Eine Detailanalyse der verordneten Wirkstoffe in Bezug auf das Risiko für Thrombosen und Embolien zeigt, dass der Verordnungsanteil der risikoärmeren Pillen - insbesondere mit dem Gestagen Levonorgestrel - von rund 28 Prozent im Jahr 2009 auf rund 46 Prozent in 2019 gestiegen ist. Die Anteile der risikoreicheren Gestagene Chlormadinon, Drospirenon, Desogestrel und Gestoden sind dagegen stark zurückgegangen. Lagen sie 2009 noch bei rund 52 Prozent, so betrugen die Anteile zehn Jahre später rund 16 Prozent (2019). „Problematisch ist allerdings die Entwicklung beim Wirkstoff Dienogest, dessen Anteil an den Verordnungen im Zehn-Jahres-Zeitraum von 19 auf 37 Prozent stieg - und das, obwohl das Risiko dieses Wirkstoffes für das Auftreten venöser Thromboembolien lange unklar war und das BfArM daher von der Verordnung bei Risiko-Patientinnen abgeraten hat“, erklärt Eymers.

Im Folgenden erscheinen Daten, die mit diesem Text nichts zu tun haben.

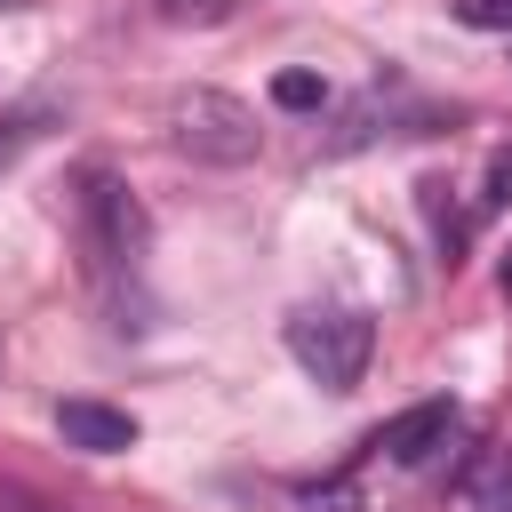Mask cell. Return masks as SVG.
I'll list each match as a JSON object with an SVG mask.
<instances>
[{
    "label": "cell",
    "instance_id": "4fadbf2b",
    "mask_svg": "<svg viewBox=\"0 0 512 512\" xmlns=\"http://www.w3.org/2000/svg\"><path fill=\"white\" fill-rule=\"evenodd\" d=\"M0 8H8V0H0Z\"/></svg>",
    "mask_w": 512,
    "mask_h": 512
},
{
    "label": "cell",
    "instance_id": "6da1fadb",
    "mask_svg": "<svg viewBox=\"0 0 512 512\" xmlns=\"http://www.w3.org/2000/svg\"><path fill=\"white\" fill-rule=\"evenodd\" d=\"M168 144L184 160H208V168H248L264 152V128H256V104H240L232 88H176L168 96Z\"/></svg>",
    "mask_w": 512,
    "mask_h": 512
},
{
    "label": "cell",
    "instance_id": "7a4b0ae2",
    "mask_svg": "<svg viewBox=\"0 0 512 512\" xmlns=\"http://www.w3.org/2000/svg\"><path fill=\"white\" fill-rule=\"evenodd\" d=\"M288 352L312 384L328 392H352L368 376V352H376V320L368 312H296L288 320Z\"/></svg>",
    "mask_w": 512,
    "mask_h": 512
},
{
    "label": "cell",
    "instance_id": "7c38bea8",
    "mask_svg": "<svg viewBox=\"0 0 512 512\" xmlns=\"http://www.w3.org/2000/svg\"><path fill=\"white\" fill-rule=\"evenodd\" d=\"M504 288H512V256H504Z\"/></svg>",
    "mask_w": 512,
    "mask_h": 512
},
{
    "label": "cell",
    "instance_id": "9c48e42d",
    "mask_svg": "<svg viewBox=\"0 0 512 512\" xmlns=\"http://www.w3.org/2000/svg\"><path fill=\"white\" fill-rule=\"evenodd\" d=\"M504 200H512V144L488 160V184H480V208H504Z\"/></svg>",
    "mask_w": 512,
    "mask_h": 512
},
{
    "label": "cell",
    "instance_id": "8fae6325",
    "mask_svg": "<svg viewBox=\"0 0 512 512\" xmlns=\"http://www.w3.org/2000/svg\"><path fill=\"white\" fill-rule=\"evenodd\" d=\"M160 8H168V16H192V24H216L232 0H160Z\"/></svg>",
    "mask_w": 512,
    "mask_h": 512
},
{
    "label": "cell",
    "instance_id": "3957f363",
    "mask_svg": "<svg viewBox=\"0 0 512 512\" xmlns=\"http://www.w3.org/2000/svg\"><path fill=\"white\" fill-rule=\"evenodd\" d=\"M80 224H88V264H96V272H136V264H144L152 224H144L136 192H128L112 168H88V176H80Z\"/></svg>",
    "mask_w": 512,
    "mask_h": 512
},
{
    "label": "cell",
    "instance_id": "30bf717a",
    "mask_svg": "<svg viewBox=\"0 0 512 512\" xmlns=\"http://www.w3.org/2000/svg\"><path fill=\"white\" fill-rule=\"evenodd\" d=\"M32 120H40V104H24V112H8V120H0V160H8V152L32 136Z\"/></svg>",
    "mask_w": 512,
    "mask_h": 512
},
{
    "label": "cell",
    "instance_id": "52a82bcc",
    "mask_svg": "<svg viewBox=\"0 0 512 512\" xmlns=\"http://www.w3.org/2000/svg\"><path fill=\"white\" fill-rule=\"evenodd\" d=\"M0 512H72V504H56V496H40L32 480H16V472H0Z\"/></svg>",
    "mask_w": 512,
    "mask_h": 512
},
{
    "label": "cell",
    "instance_id": "ba28073f",
    "mask_svg": "<svg viewBox=\"0 0 512 512\" xmlns=\"http://www.w3.org/2000/svg\"><path fill=\"white\" fill-rule=\"evenodd\" d=\"M456 24H472V32H512V0H456Z\"/></svg>",
    "mask_w": 512,
    "mask_h": 512
},
{
    "label": "cell",
    "instance_id": "8992f818",
    "mask_svg": "<svg viewBox=\"0 0 512 512\" xmlns=\"http://www.w3.org/2000/svg\"><path fill=\"white\" fill-rule=\"evenodd\" d=\"M272 104H280V112H320V104H328V80H320V72H280V80H272Z\"/></svg>",
    "mask_w": 512,
    "mask_h": 512
},
{
    "label": "cell",
    "instance_id": "277c9868",
    "mask_svg": "<svg viewBox=\"0 0 512 512\" xmlns=\"http://www.w3.org/2000/svg\"><path fill=\"white\" fill-rule=\"evenodd\" d=\"M448 432H456V400H416V408H400V416L376 432V448H384L392 464H432V456L448 448Z\"/></svg>",
    "mask_w": 512,
    "mask_h": 512
},
{
    "label": "cell",
    "instance_id": "5b68a950",
    "mask_svg": "<svg viewBox=\"0 0 512 512\" xmlns=\"http://www.w3.org/2000/svg\"><path fill=\"white\" fill-rule=\"evenodd\" d=\"M56 432L80 456H128L136 448V416L128 408H104V400H64L56 408Z\"/></svg>",
    "mask_w": 512,
    "mask_h": 512
}]
</instances>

Seit 2018 gebe es nun einen Rote-Hand-Brief des BfArM, der ausdrücklich vor dem höheren Risiko bei der Verordnung von Dienogest warne: „Eine Metaanalyse von vier Beobachtungsstudien kam zu dem Ergebnis, dass Kombinationspräparate mit Dienogest und Ethinylestradiol ein 1,6-fach erhöhtes Risiko für venöse Thromboembolien im Vergleich zum risikoärmeren Kombinationspräparaten mit Levonorgestrel aufweisen.“

Insbesondere junge Frauen, die sich für die Verhütung mit der Pille entscheiden und das erste Mal ein orales Kontrazeptivum einnehmen, sollten sich von ihrem Arzt oder ihrer Ärztin über die Risiken aufklären lassen. „Wichtig ist, dass sie auf typische Anzeichen einer Thrombose oder Embolie achten und umgehend einen Arzt oder eine Ärztin aufsuchen, wenn es dafür Anzeichen gibt“, so Eike Eymers. Symptome sind starke Schmerzen oder Schwellungen sowie ein Spannungs- oder Schweregefühl im Bein. Auch eine bläulich-rote Verfärbung oder ein Glänzen der Haut am Bein kann auf eine Thrombose hindeuten. „Typische Symptome einer Lungenembolie sind plötzlich auftretende Kurzatmigkeit oder Atemnot, atemabhängiger Brustschmerz, Herzrasen oder unerklärlicher Husten“, sagt Eymers. Vor fast genau 60 Jahren, am 18. August 1960, kam in den Vereinigten Staaten die erste Pille zur Verhütung auf den Markt. Bereits ein Jahr später brachte die Schering AG in der Bundesrepublik Deutschland das erste orale Kontrazeptivum auf den Markt.